▶
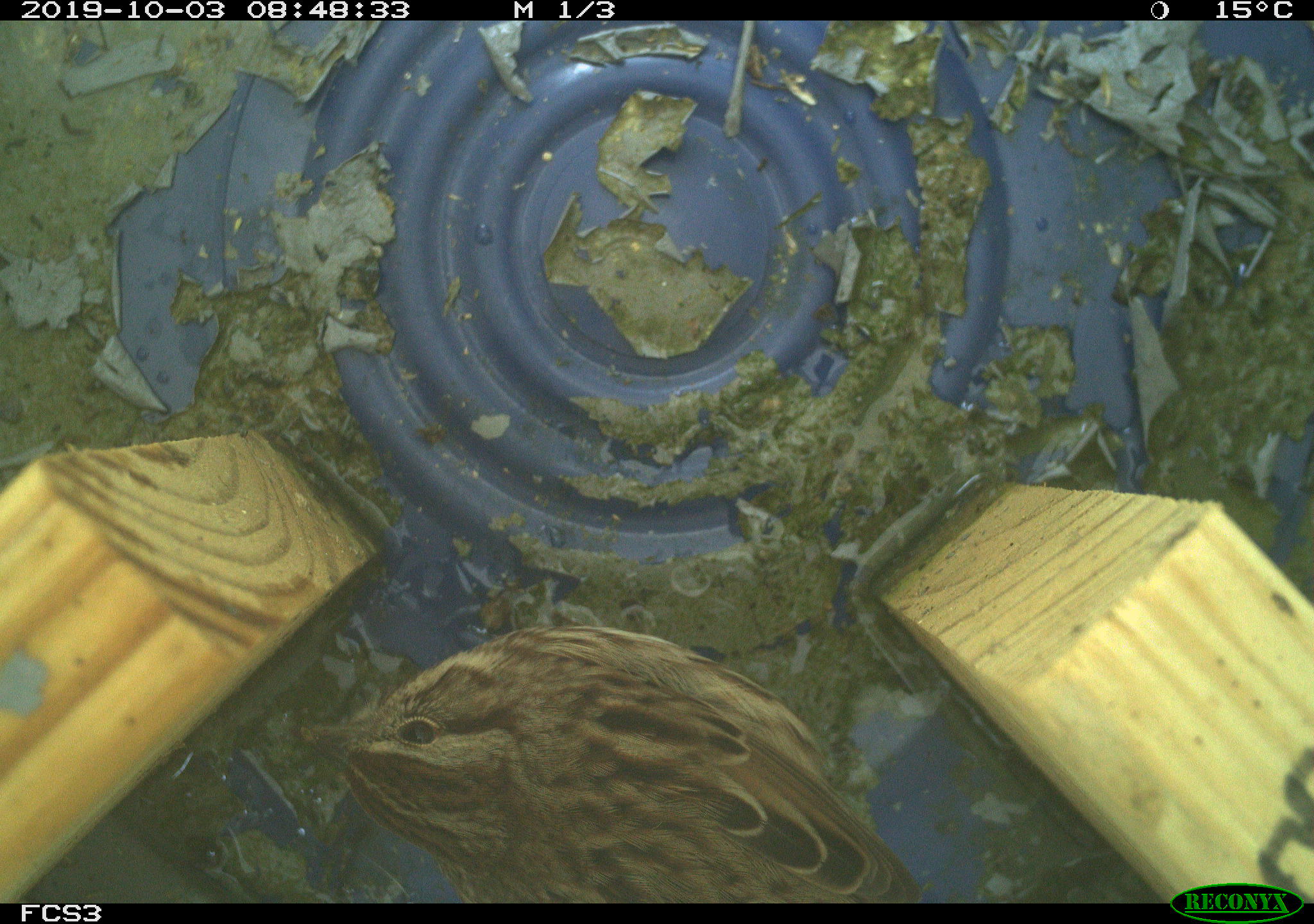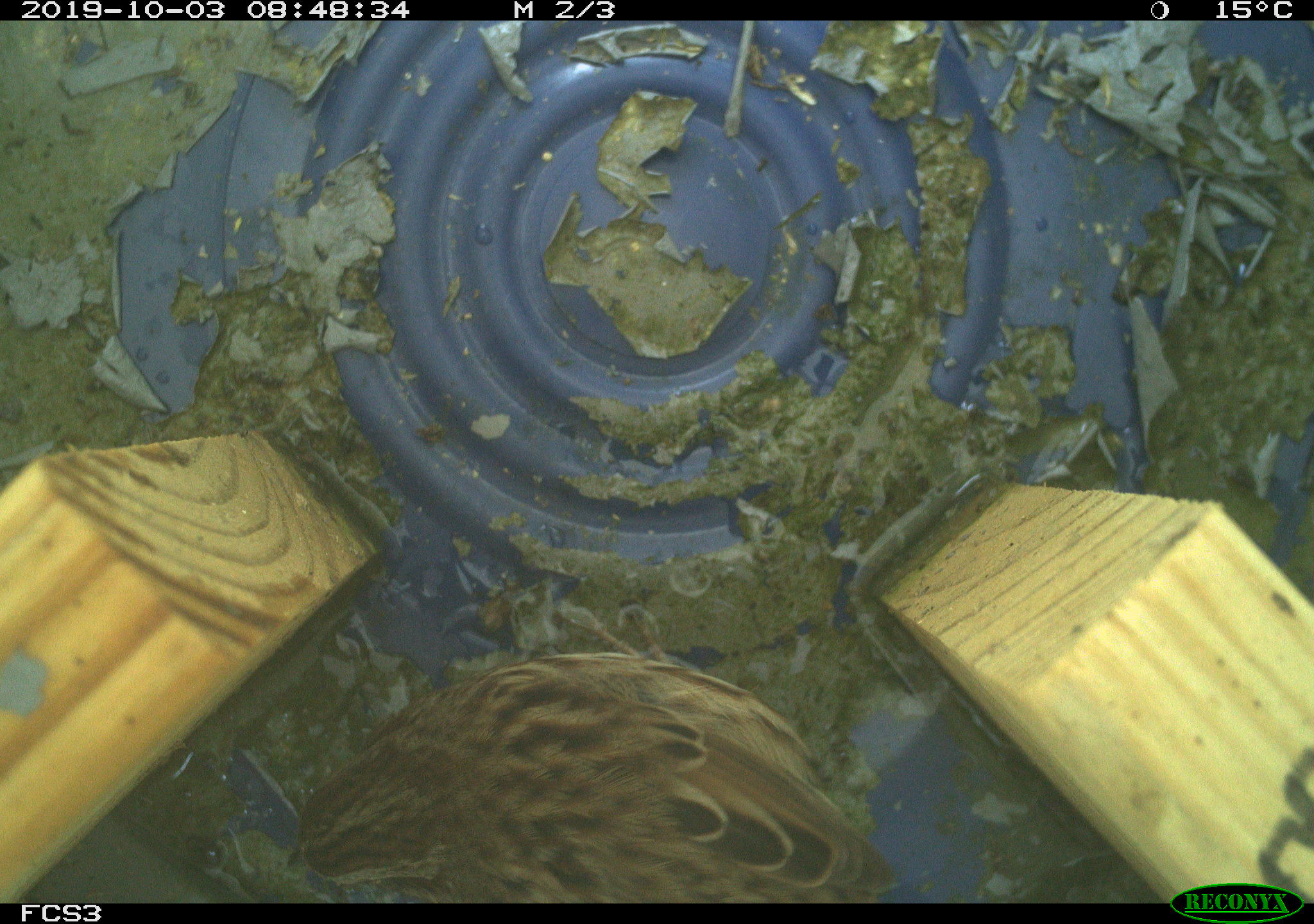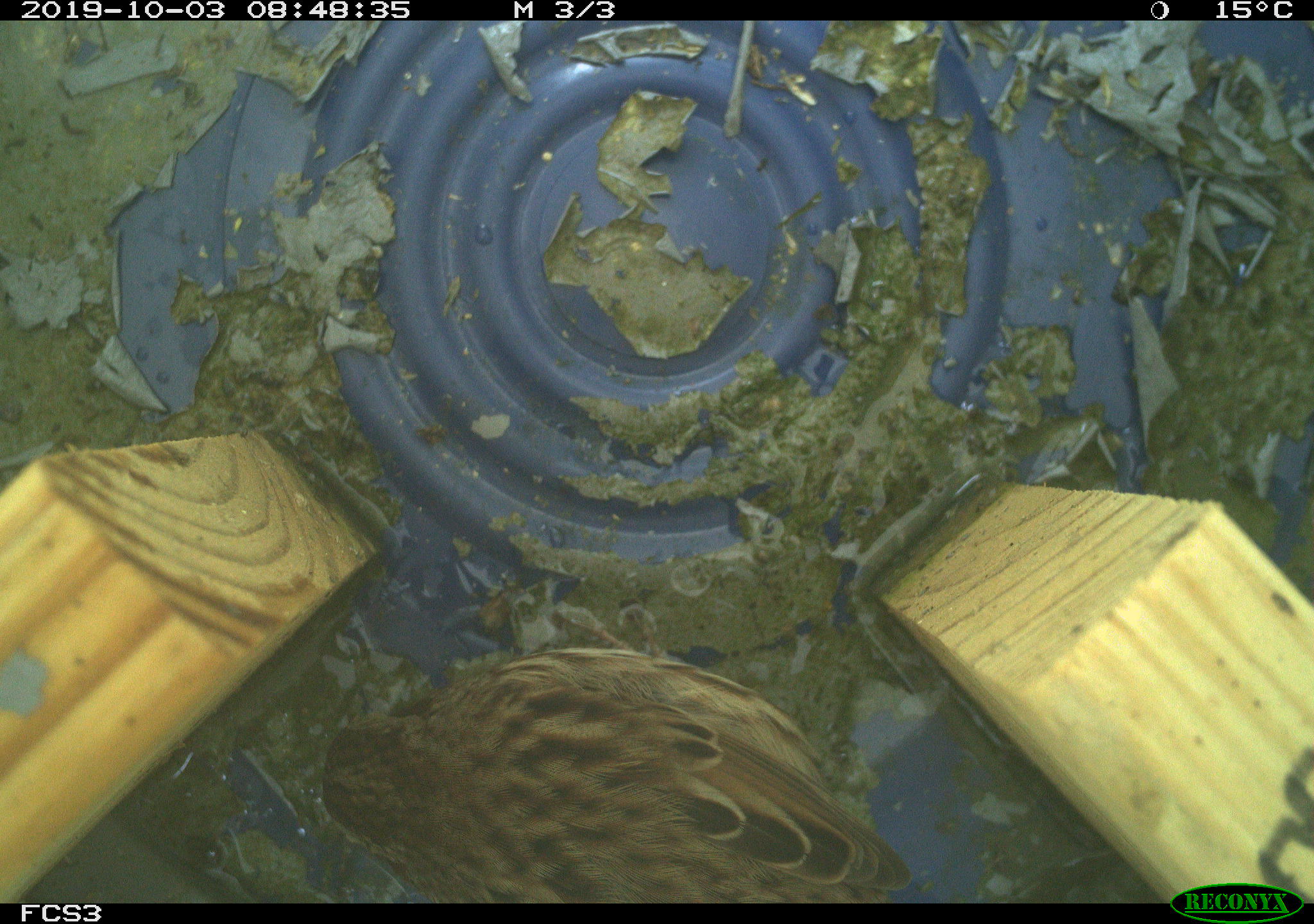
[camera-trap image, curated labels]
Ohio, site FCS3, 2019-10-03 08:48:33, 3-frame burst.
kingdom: Animalia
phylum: Chordata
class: Aves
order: Passeriformes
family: Passerellidae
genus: Melospiza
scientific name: Melospiza melodia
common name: song sparrow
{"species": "song sparrow (Melospiza melodia)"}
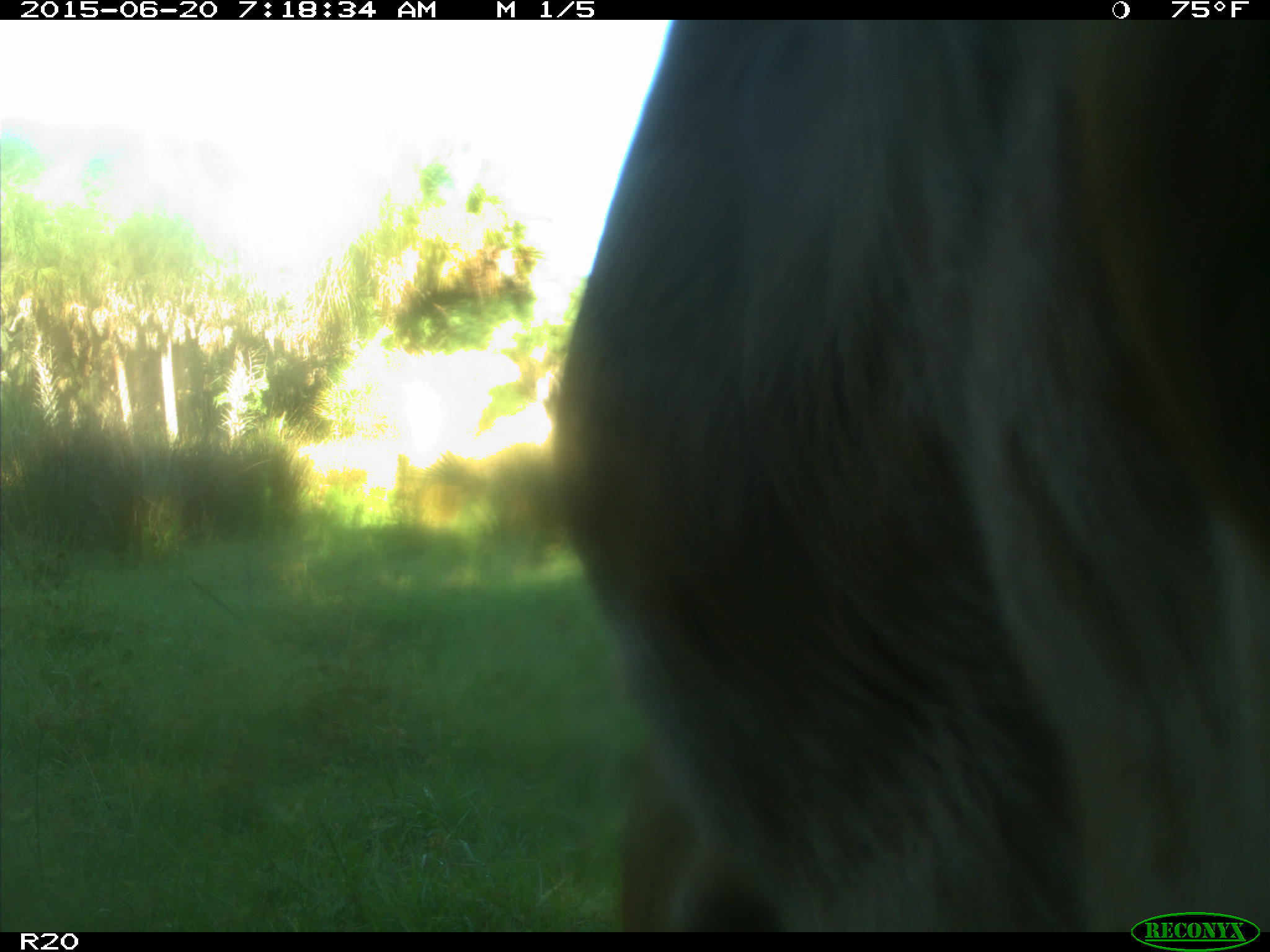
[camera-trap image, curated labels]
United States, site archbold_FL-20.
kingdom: Animalia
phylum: Chordata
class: Mammalia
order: Artiodactyla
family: Bovidae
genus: Bos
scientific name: Bos taurus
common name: domestic cow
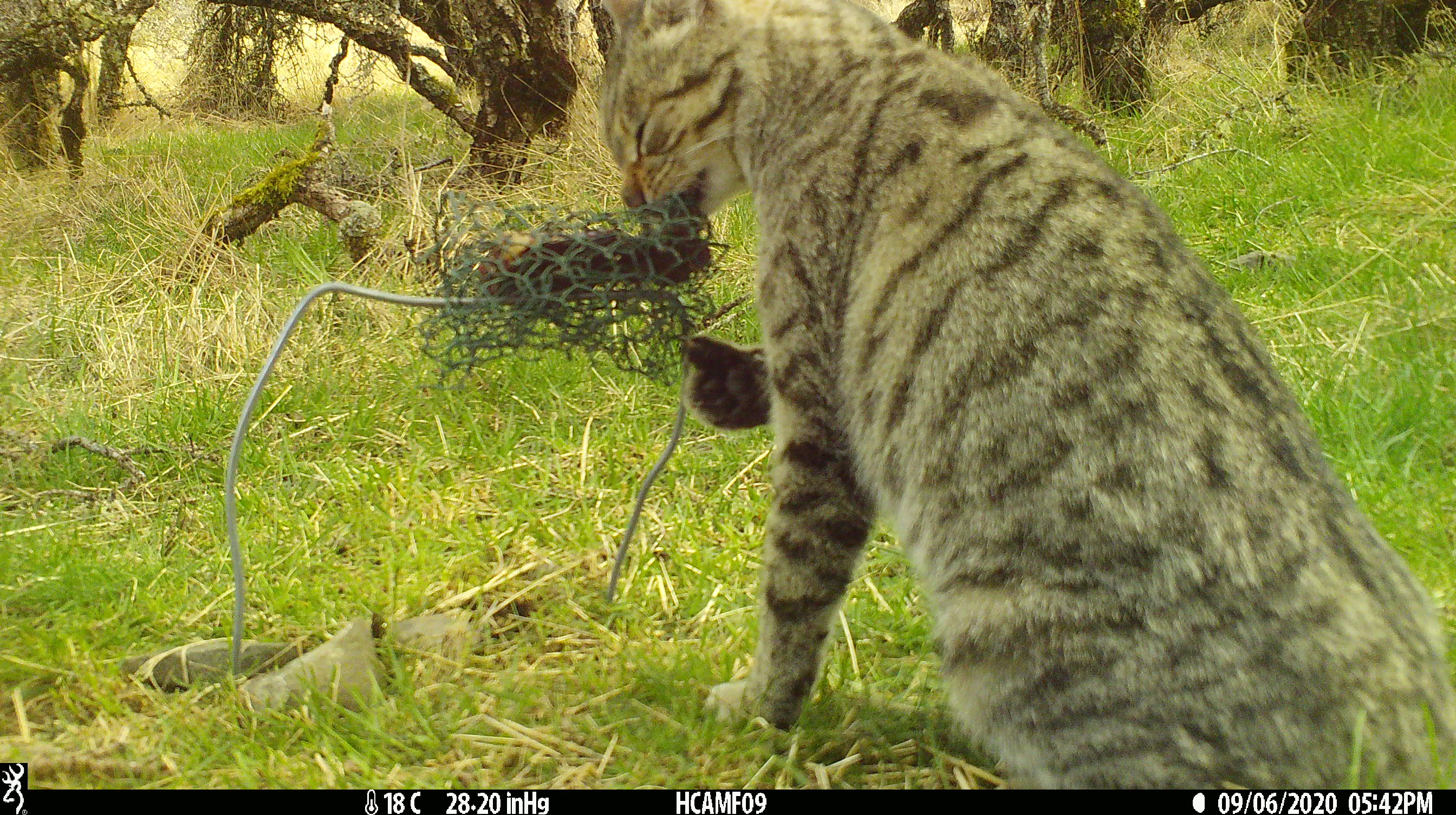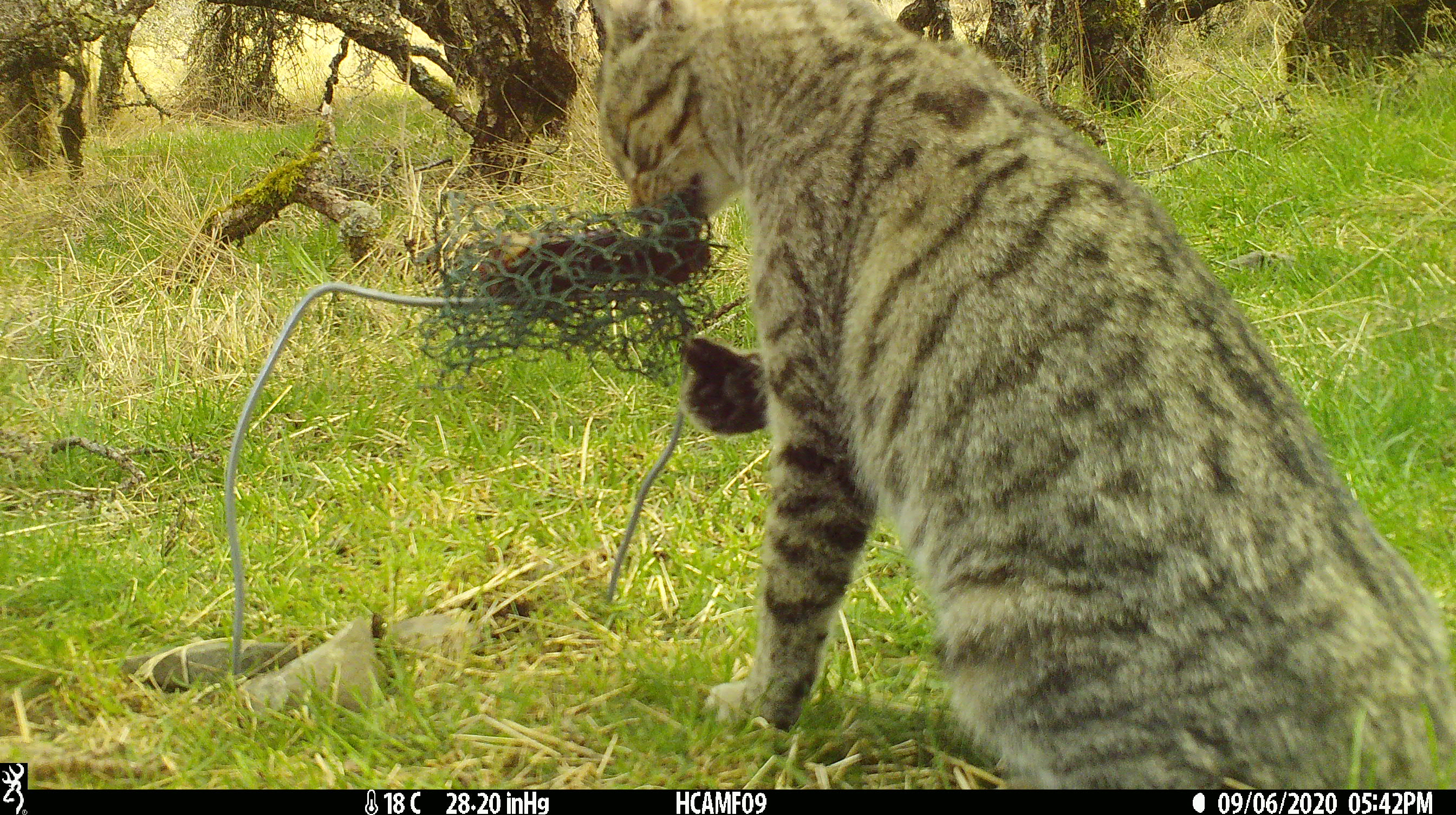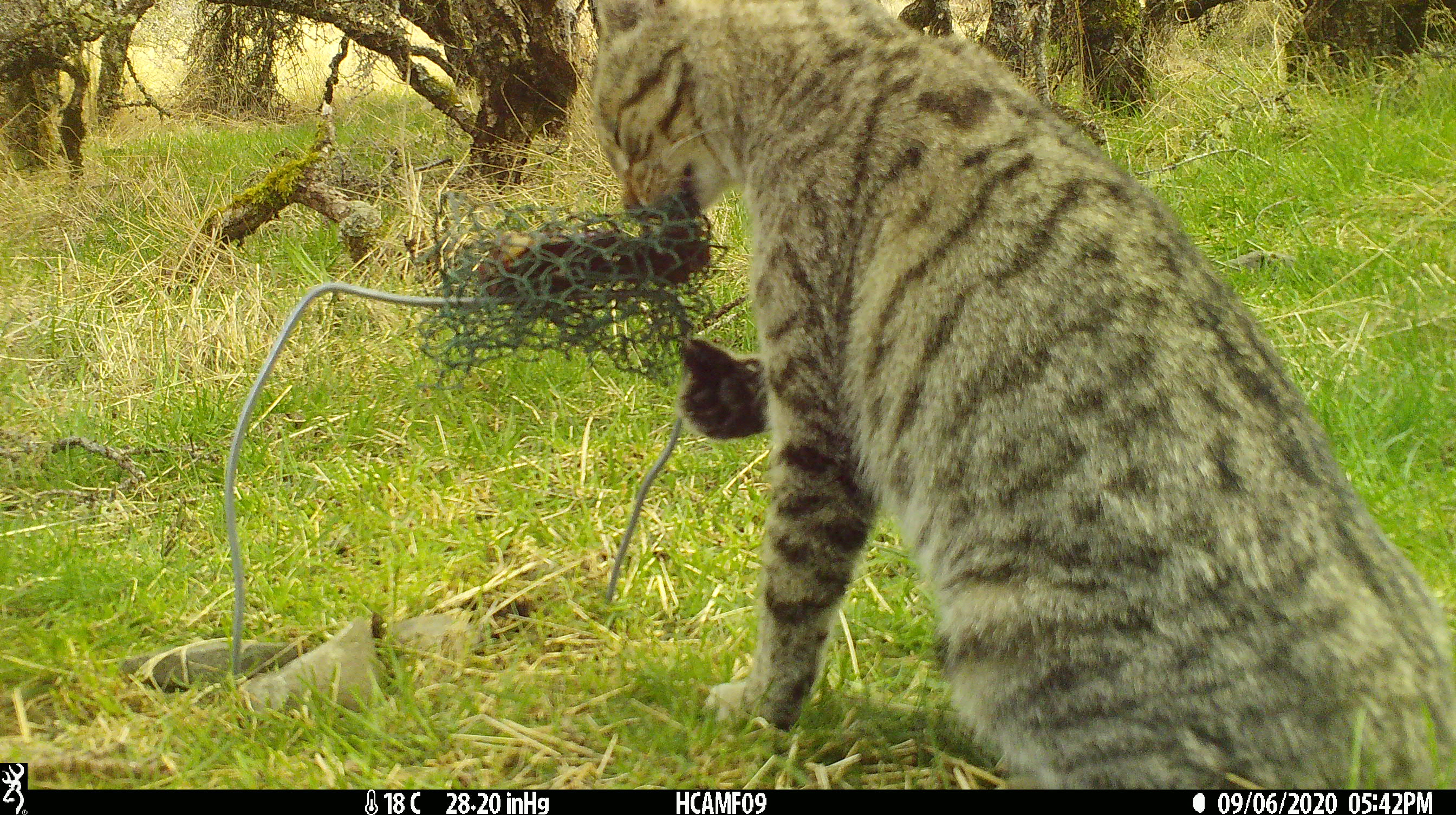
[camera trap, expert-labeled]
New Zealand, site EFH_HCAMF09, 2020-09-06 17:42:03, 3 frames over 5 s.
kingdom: Animalia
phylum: Chordata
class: Mammalia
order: Carnivora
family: Felidae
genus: Felis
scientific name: Felis catus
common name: domestic cat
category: cat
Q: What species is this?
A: Cat (domestic cat) (Felis catus).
◀
TASK DESCRIPTION:
Although pictures appear among the records above, write out exactly only the lines from the one that has "scientific name: Melospiza melodia" through the one that has "scientific name: Bos taurus", and leave the pictures out.

OUTPUT FOR THIS EXERCISE:
scientific name: Melospiza melodia
common name: song sparrow
{"species": "song sparrow (Melospiza melodia)"}
[camera-trap image, curated labels]
United States, site archbold_FL-20.
kingdom: Animalia
phylum: Chordata
class: Mammalia
order: Artiodactyla
family: Bovidae
genus: Bos
scientific name: Bos taurus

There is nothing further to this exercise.